Top of PAGE TEXT
The board of directors’ proposals

8. b) Disposition of the company’s result

The board of directors proposes a dividend to the shareholders corresponding to 0.90 SEK per share and that the remaining profits are carried forward. The proposed record day for the right to receive dividend is Wednesday 17 May 2017. If the AGM resolves in accordance with the proposal, the dividend is expected to be paid out via Euroclear Sweden AB on Monday 22 May 2017.

14. Guidelines for remuneration to senior management

”Senior Management” refers to the CEO, CIO and CFO. The company shall offer a total remuneration in line with market conditions which will enable the company to recruit and retain the most suitable executives. The remuneration to the CEO, CIO and CFO shall consist of fixed and variable salary, pension and insurance benefits as well as other customary benefits subject to approval by the board of directors. The board of directors decides in its discretion according to certain key performance indicators, based on the Senior Management’s performances, whether or not they shall receive any variable salary. The Senior Management may receive variable salary corresponding to maximum 50 percent of the fixed salary. The Senior Management have individual premium-based pension plans, pursuant to which the company pays premiums corresponding to 10 percent of their respective fixed salaries up to ten Swedish income base amounts and premiums corresponding to 20 percent of the fixed salaries on the portion of the fixed salaries that exceeds ten Swedish income base amounts. These guidelines shall apply to the current employment agreements and to employment agreements entered into after a decision is taken by the general meeting in respect of these guidelines. The board of directors shall have the right to deviate from the principles adopted by the AGM if special reasons are at hand in an individual case.

15. Resolution on a) reduction of the share capital by way of cancellation of own shares, b) increase of the share capital by way of bonus issue, and c) reduction of the share capital by way of cancellation of own shares

a) Reduction of the share capital by way of cancellation of own shares

The board of directors proposes that the AGM resolves to reduce the share capital by way of cancellation of own shares. The purpose of the reduction is allocation to unrestricted shareholders’ equity to be used as decided by the AGM in accordance with item b) below. The reduction of the share capital shall be made by cancellation of those own shares that are held by the company approximately three weeks prior to the AGM. The reduction of the share capital may be made with a total of no more than EUR 171,000 by way of cancellation of a total of no more than 1,200,000 shares. The exact reduction amount and the exact number of shares proposed to be cancelled will be presented in the complete proposal, which will be held available no later than three weeks prior to the AGM.

The resolution to reduce the share capital under this item a) may be effectuated without obtaining an authorization from the Swedish Companies Registration Office or, in disputed cases, a court of general jurisdiction as the company simultaneously effectuates a bonus issues as set out under item b) below, with an amount corresponding to no less than the amount the share capital is being reduced with as set out above. Combined, these measures entail that neither the company’s restricted equity nor its share capital is reduced.
Bottom of PAGE TEXT
WHAT THIS EXERCISE ASKS —
[a] For each statement below, say whether it agrees with the board proposals above. Answer yes or no, and quote the words of the board proposals that decide it.
(i) The proposed dividend is 0.90 SEK per share.
(ii) The Senior Management may receive variable salary of up to 100 percent of the fixed salary.
(iii) The dividend is expected to be paid out via Euroclear Sweden AB on Wednesday 17 May 2017.
[b] Reproduce the passage of the board proposals above from "The board of directors proposes that" up to and including "than three weeks prior to the AGM.", renaming "AGM" as "annual general meeting" throughout.
[c] According to the board proposals above, which positions does "Senior Management" refer to?
Top of DATA PROVIDED
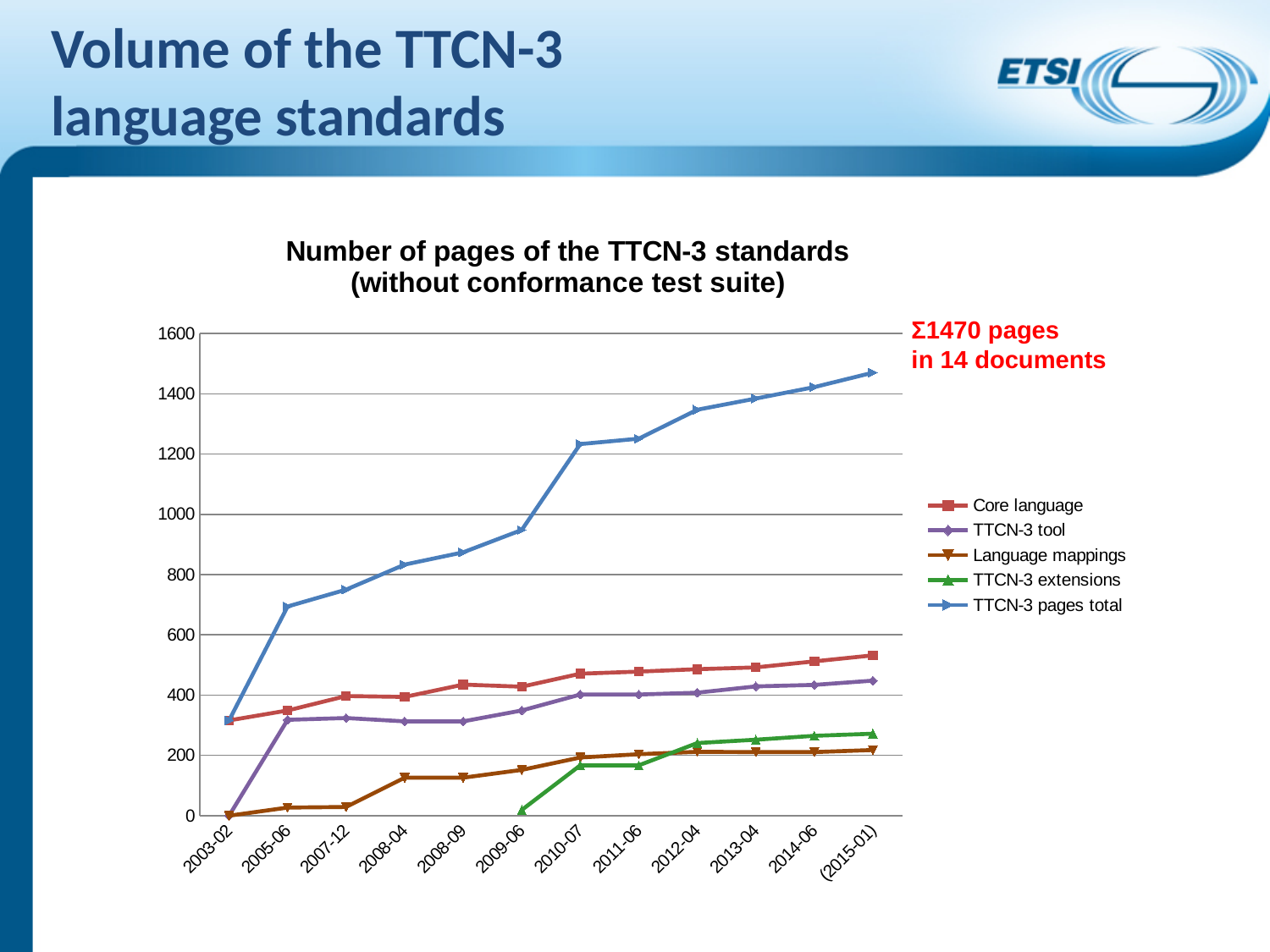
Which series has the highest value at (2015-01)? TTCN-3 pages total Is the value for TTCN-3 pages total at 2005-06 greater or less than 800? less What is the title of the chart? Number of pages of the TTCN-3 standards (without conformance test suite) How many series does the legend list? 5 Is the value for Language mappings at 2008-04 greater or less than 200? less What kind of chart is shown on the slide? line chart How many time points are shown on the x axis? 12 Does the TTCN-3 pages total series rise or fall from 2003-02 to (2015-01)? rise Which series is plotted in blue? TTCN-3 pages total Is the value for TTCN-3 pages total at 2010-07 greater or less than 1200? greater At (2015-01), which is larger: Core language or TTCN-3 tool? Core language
Bottom of DATA PROVIDED
TASK RESULTS —
[a]
(i) Yes: "a dividend to the shareholders corresponding to 0.90 SEK per share"
(ii) No: "variable salary corresponding to maximum 50 percent of the fixed salary"
(iii) No: "paid out via Euroclear Sweden AB on Monday 22 May 2017"

[b]
The board of directors proposes that the annual general meeting resolves to reduce the share capital by way of cancellation of own shares. The purpose of the reduction is allocation to unrestricted shareholders’ equity to be used as decided by the annual general meeting in accordance with item b) below. The reduction of the share capital shall be made by cancellation of those own shares that are held by the company approximately three weeks prior to the annual general meeting. The reduction of the share capital may be made with a total of no more than EUR 171,000 by way of cancellation of a total of no more than 1,200,000 shares. The exact reduction amount and the exact number of shares proposed to be cancelled will be presented in the complete proposal, which will be held available no later than three weeks prior to the annual general meeting.

[c] The CEO, CIO and CFO.